Danny's wife: my dog ate my whip
Attractive though she is, Joanna is no dumb blonde and she comments, 'because I am a footballer's wife ... people assume I get my hair and nails done every week, and that I do not understand the offside rule. Please. I am interested in football.'
Life chez Murphy
'I have to be because Danny is so into it that he just comes alive when he talks about it. I was watching Match of the Day with him once with some of my family. There was a tackle. I made a comment and he turned to me, laughed and said, 'Shut up, you don't know what you're talking about.' Then Gary Lineker came on and repeated what I'd said word for word. "So I don't know what I am talking about?", I said.'
Sex in the garden
Joanna once did a photo shoot for Maxim. As a joke she bought a diamond encrusted whip, but then wouldn't use it. 'Then the bloke asked me if I'd ever had sex outside. I said I had, but it was only once in my enclosed garden, surrounded by locked gates and a big wall, with my future husband at midnight when I let the dogs out.' [Which gives the song 'who let the dogs out?' a new meaning. As someone who has an enclosed garden with high walls, I would advise caution, as it is surprising what you can hear from over the wall - only this bank holiday weekend in fact. But I expect Joanna lives in a lower density area].
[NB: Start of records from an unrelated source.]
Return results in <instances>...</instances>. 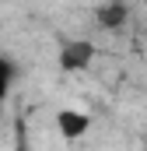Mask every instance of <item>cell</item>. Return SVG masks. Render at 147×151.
Segmentation results:
<instances>
[{
    "instance_id": "1",
    "label": "cell",
    "mask_w": 147,
    "mask_h": 151,
    "mask_svg": "<svg viewBox=\"0 0 147 151\" xmlns=\"http://www.w3.org/2000/svg\"><path fill=\"white\" fill-rule=\"evenodd\" d=\"M88 127H91V119H88V113H81V109H63V113L56 116V130H60L67 141L84 137V134H88Z\"/></svg>"
},
{
    "instance_id": "2",
    "label": "cell",
    "mask_w": 147,
    "mask_h": 151,
    "mask_svg": "<svg viewBox=\"0 0 147 151\" xmlns=\"http://www.w3.org/2000/svg\"><path fill=\"white\" fill-rule=\"evenodd\" d=\"M91 56H95V46H91V42H70V46H63V53H60V67L81 70V67L91 63Z\"/></svg>"
},
{
    "instance_id": "3",
    "label": "cell",
    "mask_w": 147,
    "mask_h": 151,
    "mask_svg": "<svg viewBox=\"0 0 147 151\" xmlns=\"http://www.w3.org/2000/svg\"><path fill=\"white\" fill-rule=\"evenodd\" d=\"M98 21H102L105 28H119V25L126 21V7H123V4H105V7L98 11Z\"/></svg>"
},
{
    "instance_id": "4",
    "label": "cell",
    "mask_w": 147,
    "mask_h": 151,
    "mask_svg": "<svg viewBox=\"0 0 147 151\" xmlns=\"http://www.w3.org/2000/svg\"><path fill=\"white\" fill-rule=\"evenodd\" d=\"M11 77H14L11 63H7V60H0V102H4V95H7V88H11Z\"/></svg>"
}]
</instances>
'They made out I was the kinkiest person in the world. My grandma was up in arms and one of her friends said she wouldn't go to my wedding. To be honest I'm very straight-laced and my dog ate my whip.'
'When I started going out with Danny, I realised footballers have a sense of humour that is very different to most people. Some of the jokes were about money.'
A good part of last season was spent getting Danny Murphy back to fitness but now, released by Smertin, he is showing just what he can do. Many think that he merits consideration for the England squad. And his wife is certainly helping to raise his profile.